Let's see it in action!

First we start with max_prompt_tokens to limit the input tokens that can be used.

In [8]:
# Let's start by seeing see how many messages we have
messages = client.beta.threads.messages.list(
    thread_id=thread.id
)

# Initialize a counter for the messages
message_count = 0

# Loop through the messages, print the id and content, and count the messages
for message in messages:
    print(message.id)
    print(message.content)
    print("\n")
    message_count += 1  # Increment the message count

# Print the total number of messages
print(f"Total number of messages: {message_count}")

msg_MAVhSfsYWEP9imHTtk2UrXwT
[TextContentBlock(text=Text(annotations=[], value='A penguin is a flightless seabird native to the Southern Hemisphere, particularly Antarctica. Known for their distinctive black and white plumage, penguins have streamlined bodies adapted for swimming and waddle awkwardly on land. They are excellent swimmers, using their flippers to propel through water, where they hunt for fish, krill, and squid. Penguins are social birds, often forming large colonies for breeding and nesting. They endure extreme cold with their dense feathers and a layer of blubber. There are several species of penguins, varying in size and features, such as the Emperor, King, and Adelie penguins.'), type='text')]


msg_2FiIEQV0NWq74ZBbiaykFV4J
[TextContentBlock(text=Text(annotations=[], value='Tell me what a penguin is in 100 words or less.'), type='text')]


Total number of messages: 2


In [9]:
# First let's list our runs to see what we have
runs = client.beta.threads.runs.list(
    thread_id=thread.id
)

# Dump all the runs
print(runs)
print("\n\n")

# Loop throught the runs and print the id and status
for run in runs:
    print(run.id)
    print(run.status)
    print("\n")

SyncCursorPage[Run](data=[Run(id='run_P9L2GTrEVUSFa8FbWKOuMv6i', assistant_id='asst_rN1GCMyXuzrXoxdcbu979T67', cancelled_at=None, completed_at=1715816083, created_at=1715816080, expires_at=None, failed_at=None, incomplete_details=None, instructions='You are a helpful assistant.', last_error=None, max_completion_tokens=None, max_prompt_tokens=None, metadata={}, model='gpt-4o', object='thread.run', required_action=None, response_format='auto', started_at=1715816080, status='completed', thread_id='thread_OAMXvqWnBHgPMlziOoOiukBO', tool_choice='auto', tools=[], truncation_strategy=TruncationStrategy(type='auto', last_messages=None), usage=Usage(completion_tokens=128, prompt_tokens=44, total_tokens=172), temperature=1.0, top_p=1.0, tool_resources={})], object='list', first_id='run_P9L2GTrEVUSFa8FbWKOuMv6i', last_id='run_P9L2GTrEVUSFa8FbWKOuMv6i', has_more=False)

TASK INSTRUCTIONS>
1 > Using the notebook excerpt, decide whether each statement agrees with it. (a) The thread holds two messages in total. (b) The listed run ended with a status of failed. (c) The listed run used 44 prompt tokens. Answer yes or no for each, and quote the words from the notebook excerpt that decide it.
2 > Rewrite the part of the notebook excerpt that opens with the words containing "# Initialize a" and closes with "print(message.content)", replacing "counter" with "tally".

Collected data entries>
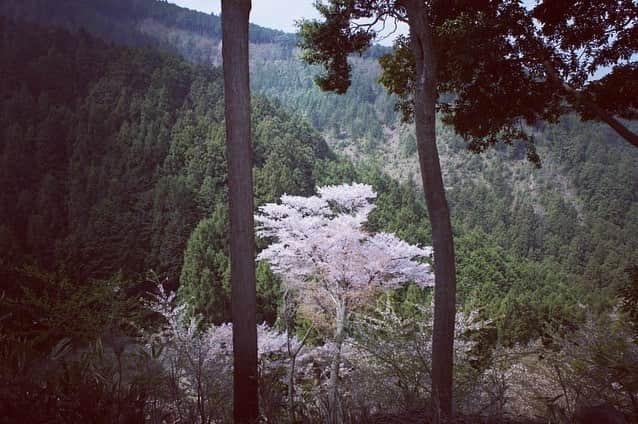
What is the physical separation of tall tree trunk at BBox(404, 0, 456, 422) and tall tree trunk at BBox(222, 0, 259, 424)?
5.51 ft

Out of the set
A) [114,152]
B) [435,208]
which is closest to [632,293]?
[435,208]

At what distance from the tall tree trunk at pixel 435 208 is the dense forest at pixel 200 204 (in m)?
2.50

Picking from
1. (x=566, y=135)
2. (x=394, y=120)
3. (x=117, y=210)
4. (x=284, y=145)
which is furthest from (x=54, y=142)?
(x=566, y=135)

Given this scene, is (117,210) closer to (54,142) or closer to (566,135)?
(54,142)

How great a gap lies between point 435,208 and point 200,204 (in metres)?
29.4

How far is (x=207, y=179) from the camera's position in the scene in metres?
31.9

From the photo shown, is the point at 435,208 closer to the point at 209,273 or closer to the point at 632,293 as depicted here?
the point at 632,293

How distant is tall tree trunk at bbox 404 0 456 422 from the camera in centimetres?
374

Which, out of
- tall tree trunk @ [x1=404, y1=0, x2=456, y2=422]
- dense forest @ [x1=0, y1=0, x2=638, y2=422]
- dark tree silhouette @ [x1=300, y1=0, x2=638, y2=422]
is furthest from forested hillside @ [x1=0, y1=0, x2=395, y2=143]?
tall tree trunk @ [x1=404, y1=0, x2=456, y2=422]

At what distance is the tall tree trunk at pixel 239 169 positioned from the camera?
3123 millimetres

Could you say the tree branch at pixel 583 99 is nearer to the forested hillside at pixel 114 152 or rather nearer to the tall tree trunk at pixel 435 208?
the tall tree trunk at pixel 435 208

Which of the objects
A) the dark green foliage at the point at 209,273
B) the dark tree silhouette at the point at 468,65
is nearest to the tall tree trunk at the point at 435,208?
the dark tree silhouette at the point at 468,65

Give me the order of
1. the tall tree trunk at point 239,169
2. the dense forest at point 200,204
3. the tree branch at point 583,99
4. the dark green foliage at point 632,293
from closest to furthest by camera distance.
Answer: the tall tree trunk at point 239,169 < the tree branch at point 583,99 < the dark green foliage at point 632,293 < the dense forest at point 200,204

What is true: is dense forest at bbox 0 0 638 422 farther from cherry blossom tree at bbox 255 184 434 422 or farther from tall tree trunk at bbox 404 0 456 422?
tall tree trunk at bbox 404 0 456 422
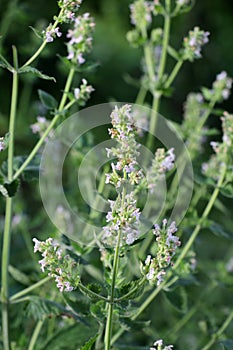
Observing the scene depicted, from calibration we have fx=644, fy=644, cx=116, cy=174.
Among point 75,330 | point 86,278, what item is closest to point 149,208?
point 75,330

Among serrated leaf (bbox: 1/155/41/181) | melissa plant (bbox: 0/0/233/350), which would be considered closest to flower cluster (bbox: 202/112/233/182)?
melissa plant (bbox: 0/0/233/350)

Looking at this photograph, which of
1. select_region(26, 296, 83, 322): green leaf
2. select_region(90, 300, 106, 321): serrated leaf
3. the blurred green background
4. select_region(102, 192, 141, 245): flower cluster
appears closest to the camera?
select_region(102, 192, 141, 245): flower cluster

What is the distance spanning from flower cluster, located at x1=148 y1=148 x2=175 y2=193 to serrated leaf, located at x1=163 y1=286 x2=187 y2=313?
7.4 inches

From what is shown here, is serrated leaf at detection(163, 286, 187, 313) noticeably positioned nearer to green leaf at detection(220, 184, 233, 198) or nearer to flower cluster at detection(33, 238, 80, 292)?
green leaf at detection(220, 184, 233, 198)

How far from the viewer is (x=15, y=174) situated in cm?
83

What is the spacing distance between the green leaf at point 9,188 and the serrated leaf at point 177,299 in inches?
10.8

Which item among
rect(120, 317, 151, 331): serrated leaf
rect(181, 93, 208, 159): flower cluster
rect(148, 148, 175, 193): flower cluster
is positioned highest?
rect(181, 93, 208, 159): flower cluster

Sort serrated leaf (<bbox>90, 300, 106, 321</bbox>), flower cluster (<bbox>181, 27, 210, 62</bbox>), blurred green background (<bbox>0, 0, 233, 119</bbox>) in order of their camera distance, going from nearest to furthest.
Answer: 1. serrated leaf (<bbox>90, 300, 106, 321</bbox>)
2. flower cluster (<bbox>181, 27, 210, 62</bbox>)
3. blurred green background (<bbox>0, 0, 233, 119</bbox>)

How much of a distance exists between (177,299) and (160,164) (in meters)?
0.23

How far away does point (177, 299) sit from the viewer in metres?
0.93

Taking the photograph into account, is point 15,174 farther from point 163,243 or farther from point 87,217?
point 163,243

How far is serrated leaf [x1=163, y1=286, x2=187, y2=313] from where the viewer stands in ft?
3.02

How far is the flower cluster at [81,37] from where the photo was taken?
863 mm

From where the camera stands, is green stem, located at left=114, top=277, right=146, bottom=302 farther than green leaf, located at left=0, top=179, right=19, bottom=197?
No
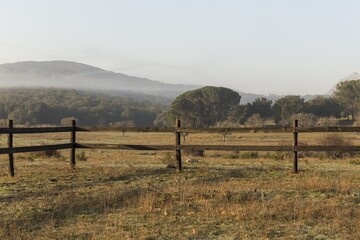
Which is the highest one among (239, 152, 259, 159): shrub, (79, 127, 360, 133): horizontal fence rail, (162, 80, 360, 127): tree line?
(162, 80, 360, 127): tree line

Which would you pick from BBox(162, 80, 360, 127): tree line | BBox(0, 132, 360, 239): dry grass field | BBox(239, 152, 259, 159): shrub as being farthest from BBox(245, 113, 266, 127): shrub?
BBox(0, 132, 360, 239): dry grass field

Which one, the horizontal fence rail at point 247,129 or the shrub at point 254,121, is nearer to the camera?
the horizontal fence rail at point 247,129

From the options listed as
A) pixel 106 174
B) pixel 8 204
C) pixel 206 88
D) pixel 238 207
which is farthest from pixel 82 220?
pixel 206 88

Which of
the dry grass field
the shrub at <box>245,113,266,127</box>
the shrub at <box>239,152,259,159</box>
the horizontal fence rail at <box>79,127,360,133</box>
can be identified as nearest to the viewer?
the dry grass field

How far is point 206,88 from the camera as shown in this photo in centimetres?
10150

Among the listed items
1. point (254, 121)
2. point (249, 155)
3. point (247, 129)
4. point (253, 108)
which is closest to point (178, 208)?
point (247, 129)

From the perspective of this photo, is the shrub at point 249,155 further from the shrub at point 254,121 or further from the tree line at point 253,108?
the tree line at point 253,108

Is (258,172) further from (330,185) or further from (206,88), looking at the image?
(206,88)

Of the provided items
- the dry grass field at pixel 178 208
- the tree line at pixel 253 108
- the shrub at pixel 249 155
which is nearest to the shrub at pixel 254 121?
the tree line at pixel 253 108

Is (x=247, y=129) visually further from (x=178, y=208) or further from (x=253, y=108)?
(x=253, y=108)

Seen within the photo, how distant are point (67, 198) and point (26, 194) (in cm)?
151

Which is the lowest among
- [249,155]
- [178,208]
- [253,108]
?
[249,155]

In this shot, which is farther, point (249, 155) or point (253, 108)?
point (253, 108)

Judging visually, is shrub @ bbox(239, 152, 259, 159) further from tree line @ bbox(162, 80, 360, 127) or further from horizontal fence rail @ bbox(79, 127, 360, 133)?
tree line @ bbox(162, 80, 360, 127)
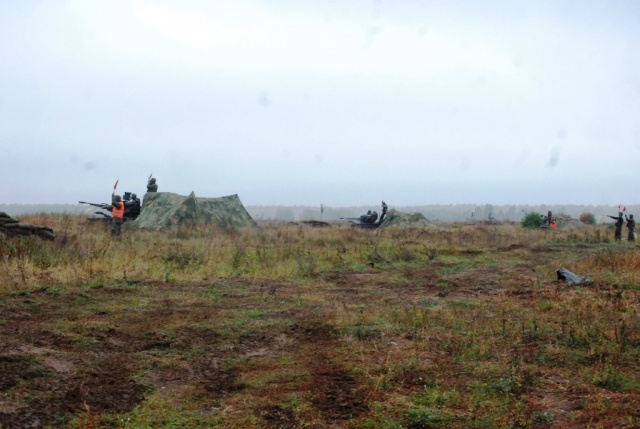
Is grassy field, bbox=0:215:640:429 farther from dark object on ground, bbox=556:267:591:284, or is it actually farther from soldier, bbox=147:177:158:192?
soldier, bbox=147:177:158:192

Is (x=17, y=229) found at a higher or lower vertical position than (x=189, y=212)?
lower

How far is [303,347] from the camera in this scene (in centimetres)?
643

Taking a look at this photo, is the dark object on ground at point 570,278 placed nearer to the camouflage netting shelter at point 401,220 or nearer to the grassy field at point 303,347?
the grassy field at point 303,347

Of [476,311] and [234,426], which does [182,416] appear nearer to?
[234,426]

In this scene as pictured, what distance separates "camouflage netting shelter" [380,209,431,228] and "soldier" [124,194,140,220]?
41.6 feet

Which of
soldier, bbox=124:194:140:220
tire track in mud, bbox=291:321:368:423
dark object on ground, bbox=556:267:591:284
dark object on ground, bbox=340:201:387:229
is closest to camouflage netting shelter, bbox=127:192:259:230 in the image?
soldier, bbox=124:194:140:220

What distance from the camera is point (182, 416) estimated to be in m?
4.39

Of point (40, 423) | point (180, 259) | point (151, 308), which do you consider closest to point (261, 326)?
point (151, 308)

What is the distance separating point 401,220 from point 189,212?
12.5 meters

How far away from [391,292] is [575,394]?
229 inches

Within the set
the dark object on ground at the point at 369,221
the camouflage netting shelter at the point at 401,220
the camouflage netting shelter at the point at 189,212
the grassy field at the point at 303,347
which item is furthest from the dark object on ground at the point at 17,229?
the camouflage netting shelter at the point at 401,220

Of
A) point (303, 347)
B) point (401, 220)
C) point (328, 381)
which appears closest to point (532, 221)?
point (401, 220)

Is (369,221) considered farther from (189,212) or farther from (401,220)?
(189,212)

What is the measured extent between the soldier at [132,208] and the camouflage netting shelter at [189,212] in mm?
613
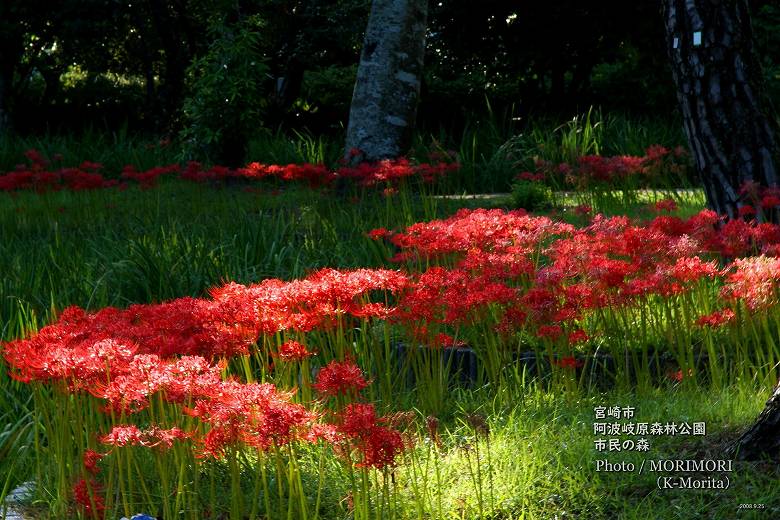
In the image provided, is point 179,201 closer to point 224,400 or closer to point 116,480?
point 116,480

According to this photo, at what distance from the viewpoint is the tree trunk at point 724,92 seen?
5336mm

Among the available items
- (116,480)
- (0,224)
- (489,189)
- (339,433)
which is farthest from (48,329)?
(489,189)

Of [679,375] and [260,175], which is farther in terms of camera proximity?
[260,175]

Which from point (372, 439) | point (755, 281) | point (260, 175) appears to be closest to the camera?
point (372, 439)

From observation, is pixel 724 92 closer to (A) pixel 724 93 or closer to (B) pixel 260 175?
(A) pixel 724 93

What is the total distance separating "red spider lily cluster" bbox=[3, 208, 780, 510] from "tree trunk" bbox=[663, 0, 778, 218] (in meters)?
0.82

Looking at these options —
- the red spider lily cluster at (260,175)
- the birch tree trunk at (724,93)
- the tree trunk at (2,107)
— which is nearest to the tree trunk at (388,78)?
the red spider lily cluster at (260,175)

SOLUTIONS BY TASK>
1 >
(a) Yes: "Total number of messages: 2"
(b) No: "status='completed'"
(c) Yes: "prompt_tokens=44"

2 >
# Initialize a tally for the messages
message_count = 0

# Loop through the messages, print the id and content, and count the messages
for message in messages:
    print(message.id)
    print(message.content)